[Start Supplied entries]

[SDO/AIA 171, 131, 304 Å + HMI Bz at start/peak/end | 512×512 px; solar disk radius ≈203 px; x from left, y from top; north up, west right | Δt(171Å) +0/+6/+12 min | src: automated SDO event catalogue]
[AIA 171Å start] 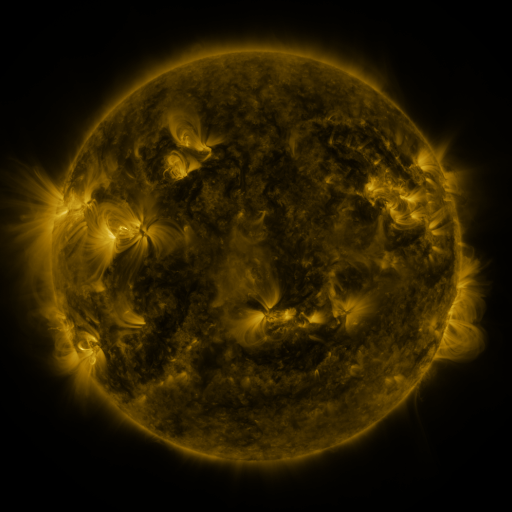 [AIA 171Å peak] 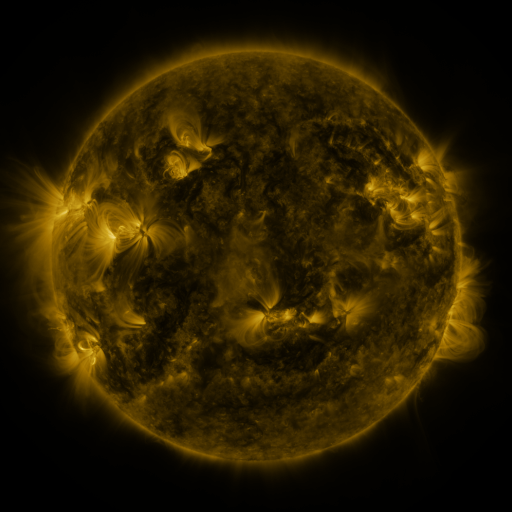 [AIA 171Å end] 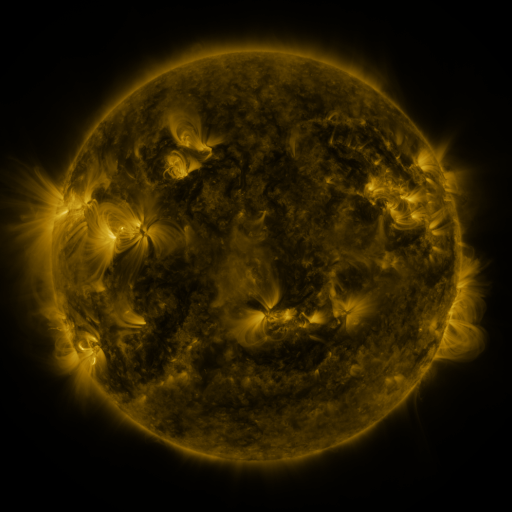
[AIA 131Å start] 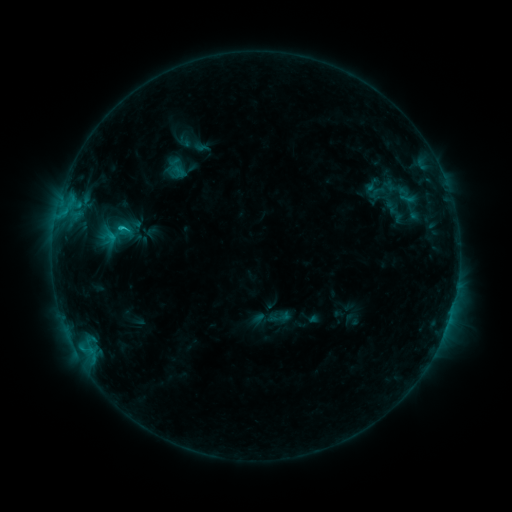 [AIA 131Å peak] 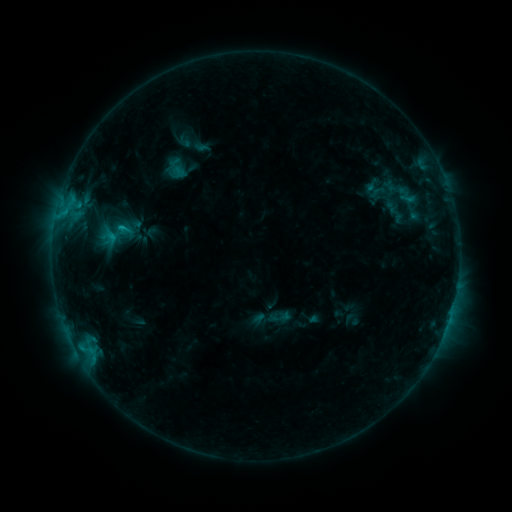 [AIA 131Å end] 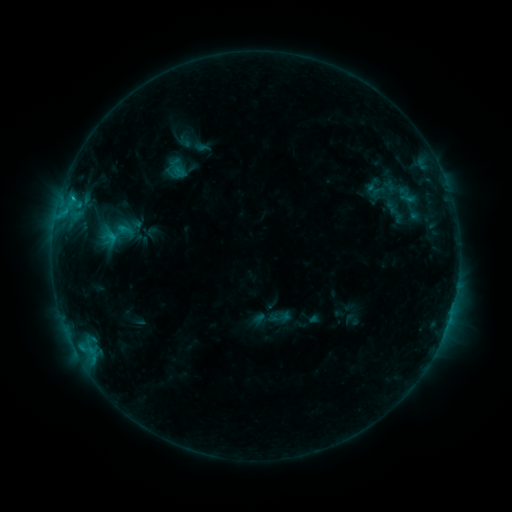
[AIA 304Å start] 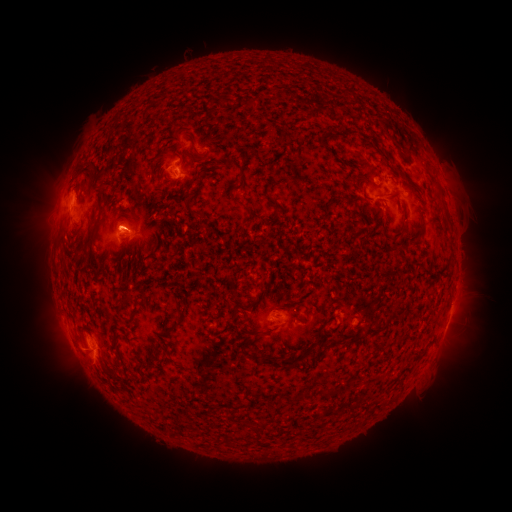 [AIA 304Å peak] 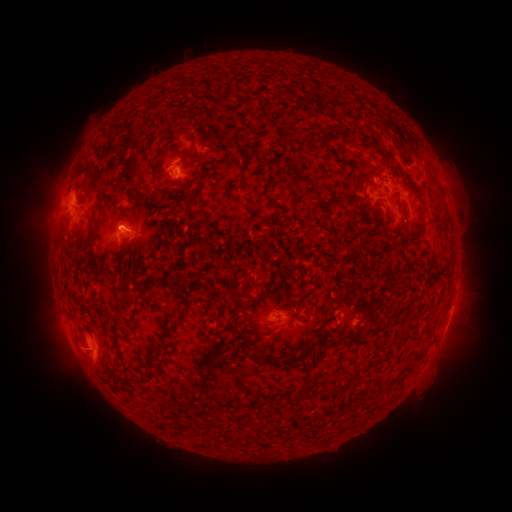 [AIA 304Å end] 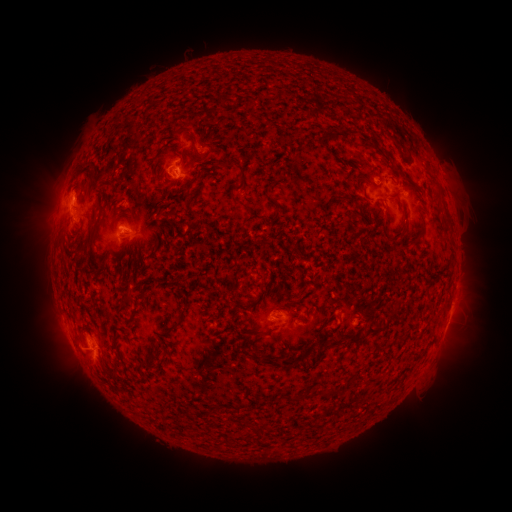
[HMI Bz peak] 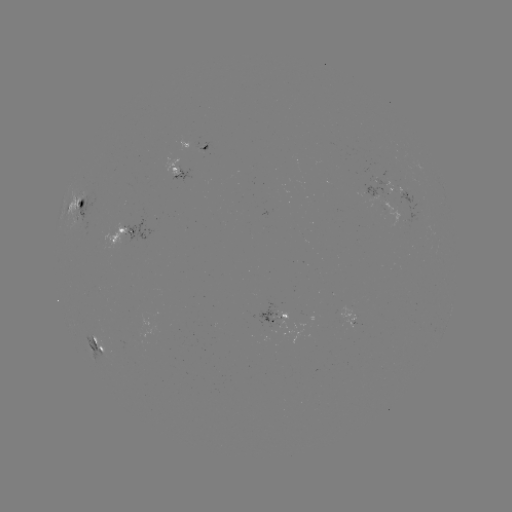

[End Supplied entries]
[Start Supplied entries]

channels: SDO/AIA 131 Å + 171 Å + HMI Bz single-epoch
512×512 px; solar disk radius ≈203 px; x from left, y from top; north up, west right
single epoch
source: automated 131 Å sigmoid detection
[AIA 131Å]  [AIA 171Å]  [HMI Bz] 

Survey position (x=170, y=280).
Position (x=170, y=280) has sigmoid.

[End Supplied entries]
[Start Supplied entries]

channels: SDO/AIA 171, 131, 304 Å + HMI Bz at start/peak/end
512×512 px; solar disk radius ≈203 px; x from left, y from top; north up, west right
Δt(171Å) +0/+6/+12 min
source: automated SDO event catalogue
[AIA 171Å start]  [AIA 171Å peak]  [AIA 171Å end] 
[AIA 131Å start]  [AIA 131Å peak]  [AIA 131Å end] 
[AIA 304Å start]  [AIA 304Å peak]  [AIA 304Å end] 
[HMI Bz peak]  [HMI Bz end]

[End Supplied entries]

◆ **Exercise aim**: Gather every line from the items above that contains the word "catalogue".

◆ **Solution for this task**:
[SDO/AIA 171, 131, 304 Å + HMI Bz at start/peak/end | 512×512 px; solar disk radius ≈203 px; x from left, y from top; north up, west right | Δt(171Å) +0/+6/+12 min | src: automated SDO event catalogue]
source: automated SDO event catalogue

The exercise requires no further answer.